* SOURCE EXTRACT:
========================================================================
Musk disregarded warnings, hid Twitter stake, US lawsuit claims


FILE PHOTO: Elon Musk Twitter account is seen in this illustration taken, July 24, 2023. REUTERS/Dado Ruvic/Illustration/File Photo

SAN FRANCISCO (Reuters) - Elon Musk ignored repeated warnings about the U.S. securities disclosure obligations potentially triggered by his growing stake in Twitter in 2022, according to a Morgan Stanley executive who helped Musk secretly amass shares in the social media firm, a lawsuit says.

The lawsuit claims that Musk and his right-hand man Jared Birchall were aware of and discussed the rule that they have to disclose more than a 5% stake in Twitter, citing testimonies from the two men in an investigation by the U.S. Securities and Exchange Commission (SEC).

The amended lawsuit filed by a Twitter investor on Tuesday in a Manhattan federal court accuses Musk of defrauding investors by delaying disclosure of his Twitter stake to amass shares at lower prices. The Oklahoma firefighters pension fund said Musk saved more than $200 million by adding to his Twitter stake in secret, to the detriment of some investors.

Musk and Birchall enlisted the unidentified managing director at Morgan Stanley to develop a clandestine trading strategy to hide Musk's Twitter stock acquisition and allow him to buy shares at "artificially depressed prices," the lawsuit said.

Neither Musk nor Birchall were immediately available for comment. Morgan Stanley in a statement said, “Morgan Stanley is not a defendant in this lawsuit."
========================================================================
* RECORD EXCERPTS:

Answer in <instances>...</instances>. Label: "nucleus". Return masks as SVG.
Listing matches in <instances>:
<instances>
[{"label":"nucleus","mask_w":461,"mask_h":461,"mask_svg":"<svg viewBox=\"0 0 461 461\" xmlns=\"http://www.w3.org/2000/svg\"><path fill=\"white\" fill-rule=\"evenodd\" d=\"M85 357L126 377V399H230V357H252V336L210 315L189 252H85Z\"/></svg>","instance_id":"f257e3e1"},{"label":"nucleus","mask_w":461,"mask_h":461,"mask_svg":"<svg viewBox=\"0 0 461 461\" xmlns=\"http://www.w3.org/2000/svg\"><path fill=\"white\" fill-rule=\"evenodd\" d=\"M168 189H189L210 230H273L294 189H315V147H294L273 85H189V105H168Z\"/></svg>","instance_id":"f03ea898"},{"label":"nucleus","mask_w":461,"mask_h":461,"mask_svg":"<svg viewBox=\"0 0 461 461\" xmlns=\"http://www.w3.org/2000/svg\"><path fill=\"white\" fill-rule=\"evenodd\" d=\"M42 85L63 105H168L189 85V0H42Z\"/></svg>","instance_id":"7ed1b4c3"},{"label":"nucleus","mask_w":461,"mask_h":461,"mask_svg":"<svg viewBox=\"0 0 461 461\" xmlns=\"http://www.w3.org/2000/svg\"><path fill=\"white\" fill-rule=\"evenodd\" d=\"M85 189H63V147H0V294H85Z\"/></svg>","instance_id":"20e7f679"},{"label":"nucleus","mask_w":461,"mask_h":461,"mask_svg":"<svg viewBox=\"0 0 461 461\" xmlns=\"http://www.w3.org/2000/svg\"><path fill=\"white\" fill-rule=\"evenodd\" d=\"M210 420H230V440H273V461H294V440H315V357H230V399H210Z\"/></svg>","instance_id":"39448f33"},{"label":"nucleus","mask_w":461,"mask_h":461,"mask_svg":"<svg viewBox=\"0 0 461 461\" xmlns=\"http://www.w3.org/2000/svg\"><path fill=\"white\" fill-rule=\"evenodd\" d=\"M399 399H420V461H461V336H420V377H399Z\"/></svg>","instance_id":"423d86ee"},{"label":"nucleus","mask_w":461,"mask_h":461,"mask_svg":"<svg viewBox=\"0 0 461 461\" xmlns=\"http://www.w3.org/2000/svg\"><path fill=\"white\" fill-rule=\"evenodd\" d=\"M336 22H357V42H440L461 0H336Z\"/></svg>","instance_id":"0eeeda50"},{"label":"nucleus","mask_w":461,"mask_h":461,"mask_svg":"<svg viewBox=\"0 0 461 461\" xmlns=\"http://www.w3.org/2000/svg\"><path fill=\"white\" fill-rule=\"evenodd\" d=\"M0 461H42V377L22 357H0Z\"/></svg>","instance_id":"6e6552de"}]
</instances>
========================================================================
* WORK TO COMPLETE:
• 1. Return the stretch of the news report on Musk's Twitter stake from "Musk disregarded warnings, hid" through "a lawsuit says.", copied word for word.
• 2. Name every person identified by name anywhere in the news report on Musk's Twitter stake, including the photo caption.
• 3. Write the next few paragraphs of the news report on Musk's Twitter stake, starting after its final sentence.

* RESPONSES BY ITEM NUMBER:
• 1.
Musk disregarded warnings, hid Twitter stake, US lawsuit claims


FILE PHOTO: Elon Musk Twitter account is seen in this illustration taken, July 24, 2023. REUTERS/Dado Ruvic/Illustration/File Photo

SAN FRANCISCO (Reuters) - Elon Musk ignored repeated warnings about the U.S. securities disclosure obligations potentially triggered by his growing stake in Twitter in 2022, according to a Morgan Stanley executive who helped Musk secretly amass shares in the social media firm, a lawsuit says.

• 2. Elon Musk, Jared Birchall, Dado Ruvic

• 3.
The Morgan Stanley executive repeatedly told Birchall to seek legal advice regarding the 5% disclosure requirements, the lawsuit said. Birchall told the executive that lawyers had been consulted, when that was not the case until he had amassed over a 9% stake in Twitter on April 1, 2022, according to the lawsuit.

Musk eventually bought Twitter for $44 billion in October 2022 and changed the company's name to X.

"They knew the answer, they had to disclose but did not want to, in part because it would make Musk’s purchases drastically more expensive and public, so Birchall and Musk disregarded repeated warnings," from the Morgan Stanley executive "about the need to get legal advice," the lawsuit said.

Musk's lawyers previously argued that their client was "one of the busiest people on the planet," and that any disclosure failure was "inadvertent."

The violation "is the latest episode in Musk’s history of disregard for the federal securities laws and contempt for the SEC and its rules and regulations," the lawsuit said.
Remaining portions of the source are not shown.